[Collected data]
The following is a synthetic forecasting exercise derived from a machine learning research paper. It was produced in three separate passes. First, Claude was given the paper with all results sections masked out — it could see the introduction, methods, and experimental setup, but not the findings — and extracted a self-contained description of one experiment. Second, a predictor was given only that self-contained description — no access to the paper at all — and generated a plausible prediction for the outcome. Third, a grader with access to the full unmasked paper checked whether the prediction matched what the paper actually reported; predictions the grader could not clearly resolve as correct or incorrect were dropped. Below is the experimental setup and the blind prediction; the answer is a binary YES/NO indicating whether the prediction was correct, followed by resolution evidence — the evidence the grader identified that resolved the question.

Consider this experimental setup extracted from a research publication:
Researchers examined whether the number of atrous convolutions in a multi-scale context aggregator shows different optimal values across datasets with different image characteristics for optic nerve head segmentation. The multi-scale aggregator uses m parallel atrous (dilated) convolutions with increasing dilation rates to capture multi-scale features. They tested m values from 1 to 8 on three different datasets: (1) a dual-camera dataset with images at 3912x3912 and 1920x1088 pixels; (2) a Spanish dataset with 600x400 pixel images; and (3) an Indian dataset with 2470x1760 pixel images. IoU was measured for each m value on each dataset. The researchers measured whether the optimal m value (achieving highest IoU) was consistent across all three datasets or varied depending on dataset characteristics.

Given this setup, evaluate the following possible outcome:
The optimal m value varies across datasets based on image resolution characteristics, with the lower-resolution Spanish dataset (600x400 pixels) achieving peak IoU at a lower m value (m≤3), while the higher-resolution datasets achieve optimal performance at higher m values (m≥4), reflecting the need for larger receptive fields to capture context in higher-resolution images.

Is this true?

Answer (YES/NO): NO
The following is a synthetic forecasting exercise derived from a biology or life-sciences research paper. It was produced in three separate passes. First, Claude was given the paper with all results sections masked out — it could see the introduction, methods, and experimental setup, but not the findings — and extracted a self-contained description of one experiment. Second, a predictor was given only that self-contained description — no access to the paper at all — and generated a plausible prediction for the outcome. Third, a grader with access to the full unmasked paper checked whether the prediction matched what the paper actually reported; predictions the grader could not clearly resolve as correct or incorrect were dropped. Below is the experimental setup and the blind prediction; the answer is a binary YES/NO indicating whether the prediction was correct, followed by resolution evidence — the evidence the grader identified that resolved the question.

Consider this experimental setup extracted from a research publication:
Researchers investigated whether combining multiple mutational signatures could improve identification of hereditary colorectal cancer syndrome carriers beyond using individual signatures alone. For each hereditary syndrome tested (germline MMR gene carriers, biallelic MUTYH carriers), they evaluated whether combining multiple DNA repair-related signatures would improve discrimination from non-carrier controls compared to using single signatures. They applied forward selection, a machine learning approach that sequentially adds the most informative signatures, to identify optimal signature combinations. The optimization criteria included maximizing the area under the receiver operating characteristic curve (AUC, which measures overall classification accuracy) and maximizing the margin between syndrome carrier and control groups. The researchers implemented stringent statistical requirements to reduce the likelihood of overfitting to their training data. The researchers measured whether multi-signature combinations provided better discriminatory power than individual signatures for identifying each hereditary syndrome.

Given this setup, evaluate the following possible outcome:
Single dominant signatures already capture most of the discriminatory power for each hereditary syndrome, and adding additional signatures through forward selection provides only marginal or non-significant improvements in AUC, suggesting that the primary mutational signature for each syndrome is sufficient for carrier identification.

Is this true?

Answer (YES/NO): NO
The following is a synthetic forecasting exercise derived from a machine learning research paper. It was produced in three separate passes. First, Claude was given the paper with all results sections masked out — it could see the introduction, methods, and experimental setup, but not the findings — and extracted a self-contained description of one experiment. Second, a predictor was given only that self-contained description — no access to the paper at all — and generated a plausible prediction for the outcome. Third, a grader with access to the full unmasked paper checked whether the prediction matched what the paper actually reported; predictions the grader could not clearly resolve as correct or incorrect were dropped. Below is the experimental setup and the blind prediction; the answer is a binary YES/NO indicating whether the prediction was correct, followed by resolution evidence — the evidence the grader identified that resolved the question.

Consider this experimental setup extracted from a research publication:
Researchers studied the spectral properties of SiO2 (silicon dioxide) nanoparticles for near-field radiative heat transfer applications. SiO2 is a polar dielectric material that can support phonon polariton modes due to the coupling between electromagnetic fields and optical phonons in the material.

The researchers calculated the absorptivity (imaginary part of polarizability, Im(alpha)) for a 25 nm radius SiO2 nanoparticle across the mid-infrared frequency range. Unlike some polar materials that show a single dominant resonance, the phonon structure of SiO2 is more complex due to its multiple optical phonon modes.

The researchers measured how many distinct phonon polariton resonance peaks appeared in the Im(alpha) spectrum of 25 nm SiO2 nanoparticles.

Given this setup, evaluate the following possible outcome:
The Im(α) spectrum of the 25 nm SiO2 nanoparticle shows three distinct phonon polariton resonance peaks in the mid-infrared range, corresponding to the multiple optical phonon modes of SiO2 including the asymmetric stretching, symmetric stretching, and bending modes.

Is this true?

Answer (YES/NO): YES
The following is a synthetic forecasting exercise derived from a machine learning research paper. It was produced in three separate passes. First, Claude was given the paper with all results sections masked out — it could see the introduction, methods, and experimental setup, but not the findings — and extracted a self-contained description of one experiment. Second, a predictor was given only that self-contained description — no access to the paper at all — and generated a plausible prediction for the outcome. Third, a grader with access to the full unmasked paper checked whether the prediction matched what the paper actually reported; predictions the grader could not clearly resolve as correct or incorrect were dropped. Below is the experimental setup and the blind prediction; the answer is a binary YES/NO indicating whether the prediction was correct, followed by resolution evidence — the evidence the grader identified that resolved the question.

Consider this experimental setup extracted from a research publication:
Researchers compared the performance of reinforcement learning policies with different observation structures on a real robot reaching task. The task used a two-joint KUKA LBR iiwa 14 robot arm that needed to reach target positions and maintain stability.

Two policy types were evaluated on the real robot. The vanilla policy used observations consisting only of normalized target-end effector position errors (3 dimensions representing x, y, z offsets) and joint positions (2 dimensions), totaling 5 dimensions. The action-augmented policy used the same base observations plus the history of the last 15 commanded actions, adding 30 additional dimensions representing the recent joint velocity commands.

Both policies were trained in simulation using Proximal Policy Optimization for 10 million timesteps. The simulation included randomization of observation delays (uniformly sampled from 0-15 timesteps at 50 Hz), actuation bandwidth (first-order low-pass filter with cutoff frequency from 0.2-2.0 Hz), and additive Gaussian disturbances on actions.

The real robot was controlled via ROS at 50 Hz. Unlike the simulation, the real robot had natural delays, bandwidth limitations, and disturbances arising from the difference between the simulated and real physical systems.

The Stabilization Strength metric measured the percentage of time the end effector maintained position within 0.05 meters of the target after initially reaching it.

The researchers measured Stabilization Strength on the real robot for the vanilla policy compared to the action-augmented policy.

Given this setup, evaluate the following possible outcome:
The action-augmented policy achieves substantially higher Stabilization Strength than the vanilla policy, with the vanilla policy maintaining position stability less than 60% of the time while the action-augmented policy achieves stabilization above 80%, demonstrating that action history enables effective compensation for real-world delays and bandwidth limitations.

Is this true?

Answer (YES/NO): NO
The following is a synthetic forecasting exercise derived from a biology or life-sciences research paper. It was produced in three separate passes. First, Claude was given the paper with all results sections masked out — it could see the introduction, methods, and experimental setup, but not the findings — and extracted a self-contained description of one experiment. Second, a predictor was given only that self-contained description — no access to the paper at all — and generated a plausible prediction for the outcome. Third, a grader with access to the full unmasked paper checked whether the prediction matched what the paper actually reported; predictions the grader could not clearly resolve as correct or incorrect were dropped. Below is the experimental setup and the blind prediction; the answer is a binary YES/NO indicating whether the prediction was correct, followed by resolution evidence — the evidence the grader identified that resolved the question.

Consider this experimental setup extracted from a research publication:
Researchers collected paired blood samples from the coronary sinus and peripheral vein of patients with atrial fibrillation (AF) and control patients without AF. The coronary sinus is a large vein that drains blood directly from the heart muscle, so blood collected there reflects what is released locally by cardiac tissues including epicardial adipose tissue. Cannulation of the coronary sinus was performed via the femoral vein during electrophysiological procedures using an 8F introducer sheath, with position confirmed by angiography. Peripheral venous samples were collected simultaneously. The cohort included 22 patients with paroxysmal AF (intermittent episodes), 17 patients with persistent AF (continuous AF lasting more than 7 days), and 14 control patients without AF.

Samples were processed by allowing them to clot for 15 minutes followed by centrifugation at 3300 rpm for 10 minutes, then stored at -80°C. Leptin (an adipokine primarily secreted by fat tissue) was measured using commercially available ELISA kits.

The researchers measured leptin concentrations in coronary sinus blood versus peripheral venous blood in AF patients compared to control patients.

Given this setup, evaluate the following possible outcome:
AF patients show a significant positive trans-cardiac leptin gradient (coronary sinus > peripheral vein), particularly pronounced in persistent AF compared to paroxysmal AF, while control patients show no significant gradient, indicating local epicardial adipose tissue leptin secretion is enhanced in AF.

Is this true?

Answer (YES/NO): NO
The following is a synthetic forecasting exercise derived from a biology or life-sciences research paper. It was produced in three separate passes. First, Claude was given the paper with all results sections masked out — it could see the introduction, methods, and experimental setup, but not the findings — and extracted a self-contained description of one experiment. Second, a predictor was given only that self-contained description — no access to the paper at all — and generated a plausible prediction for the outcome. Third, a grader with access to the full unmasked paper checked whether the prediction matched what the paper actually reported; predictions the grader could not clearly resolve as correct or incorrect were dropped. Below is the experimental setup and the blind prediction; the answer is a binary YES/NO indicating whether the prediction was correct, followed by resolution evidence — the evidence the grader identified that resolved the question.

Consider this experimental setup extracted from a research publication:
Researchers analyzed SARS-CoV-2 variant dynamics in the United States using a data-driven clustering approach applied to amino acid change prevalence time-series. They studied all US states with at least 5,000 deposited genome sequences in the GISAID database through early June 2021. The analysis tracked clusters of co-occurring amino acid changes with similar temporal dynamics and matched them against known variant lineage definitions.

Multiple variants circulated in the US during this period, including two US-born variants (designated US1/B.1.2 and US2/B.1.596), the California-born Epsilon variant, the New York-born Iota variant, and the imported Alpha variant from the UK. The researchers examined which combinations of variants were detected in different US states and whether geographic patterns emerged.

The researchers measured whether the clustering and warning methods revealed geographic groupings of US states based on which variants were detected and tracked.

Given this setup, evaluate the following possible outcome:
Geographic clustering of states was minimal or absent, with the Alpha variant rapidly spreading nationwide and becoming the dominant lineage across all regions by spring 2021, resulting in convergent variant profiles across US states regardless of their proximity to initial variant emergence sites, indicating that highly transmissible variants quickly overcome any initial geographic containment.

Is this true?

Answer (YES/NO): NO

## Your objective
Copy the records above exactly, beginning at the line that contains "Researchers studied the" and stopping after the line that contains "Answer (YES/NO): YES".

## Answer to this task
Researchers studied the spectral properties of SiO2 (silicon dioxide) nanoparticles for near-field radiative heat transfer applications. SiO2 is a polar dielectric material that can support phonon polariton modes due to the coupling between electromagnetic fields and optical phonons in the material.

The researchers calculated the absorptivity (imaginary part of polarizability, Im(alpha)) for a 25 nm radius SiO2 nanoparticle across the mid-infrared frequency range. Unlike some polar materials that show a single dominant resonance, the phonon structure of SiO2 is more complex due to its multiple optical phonon modes.

The researchers measured how many distinct phonon polariton resonance peaks appeared in the Im(alpha) spectrum of 25 nm SiO2 nanoparticles.

Given this setup, evaluate the following possible outcome:
The Im(α) spectrum of the 25 nm SiO2 nanoparticle shows three distinct phonon polariton resonance peaks in the mid-infrared range, corresponding to the multiple optical phonon modes of SiO2 including the asymmetric stretching, symmetric stretching, and bending modes.

Is this true?

Answer (YES/NO): YES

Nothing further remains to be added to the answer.